But labor-market power has shifted toward employers with the soft economy. In the prerecession year of 2007, Manpower’s survey of 2,000 US firms showed that 41 percent of employers reported difficulties filling positions; however, the 2010 tally found only about a third of that percentage of companies — 14 percent — reported recruitment was a struggle.
And many experts, especially labor advocates, take issue with the Manpower study’s conclusion that all these occupations are in shortage. “Our starting point at EPI is where most economists would start: If you don’t have low unemployment and rising wages, you don’t have a shortage,” says Ross Eisenbrey, vice president of the Economic Policy Institute (EPI).
So if you work in one of these occupations — or want to — what’s the real story? Let’s take a look at the survey results and get some perspective on what the shortages really mean.
White-Collar Occupations Blow in the Winds of Economic Change
With fuel prices spiking and oil and natural gas exploration heating up, demand for petroleum engineers is rising.
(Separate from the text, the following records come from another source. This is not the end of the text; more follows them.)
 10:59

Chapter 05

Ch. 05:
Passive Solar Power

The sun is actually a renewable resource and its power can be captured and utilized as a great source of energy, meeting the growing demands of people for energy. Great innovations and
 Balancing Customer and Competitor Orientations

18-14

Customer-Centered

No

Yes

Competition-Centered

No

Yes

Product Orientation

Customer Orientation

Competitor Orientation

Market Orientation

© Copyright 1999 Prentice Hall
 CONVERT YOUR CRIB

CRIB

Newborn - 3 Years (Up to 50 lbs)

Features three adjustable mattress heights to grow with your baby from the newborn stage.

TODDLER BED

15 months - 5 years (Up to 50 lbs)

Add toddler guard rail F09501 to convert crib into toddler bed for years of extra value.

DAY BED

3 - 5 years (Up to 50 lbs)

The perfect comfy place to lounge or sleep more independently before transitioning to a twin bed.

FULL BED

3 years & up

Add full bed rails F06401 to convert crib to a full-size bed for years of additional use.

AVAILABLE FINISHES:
Offshoring notwithstanding, “engineering is going to be around for awhile,” says Melanie Holmes, a vice president at Manpower North America. “Oil companies have employees averaging in their late 40s.”
Eisenbrey says EPI data shows labor shortages in a number of white-collar niches, from healthcare workers to librarians, farm managers, engineering managers and environmental scientists.
Some Blue-Collar Jobs Go Unfilled Even as Their Numbers Drop
Even after decades of manufacturing decline, employment of machinists is expected to drop another 5 percent between 2008 and 2018, according to the BLS.
“We’re at the very beginning of that decline; we haven’t necessarily gotten there yet,” says Holmes. “Even if machinists are declining, applicants are in short supply. Kids are not getting excited about going to tech and vocational schools.”
Labor advocates paint a different picture. “Employers are still not willing to pay what’s required,” says Eisenbrey. “It’s a shortage only at the rate that employers want to pay.”
The skilled trades rank high among blue-collar jobs that are hard to fill, according to the Manpower survey. Carpenters, welders, plumbers, electricians and masons are in demand, the survey says.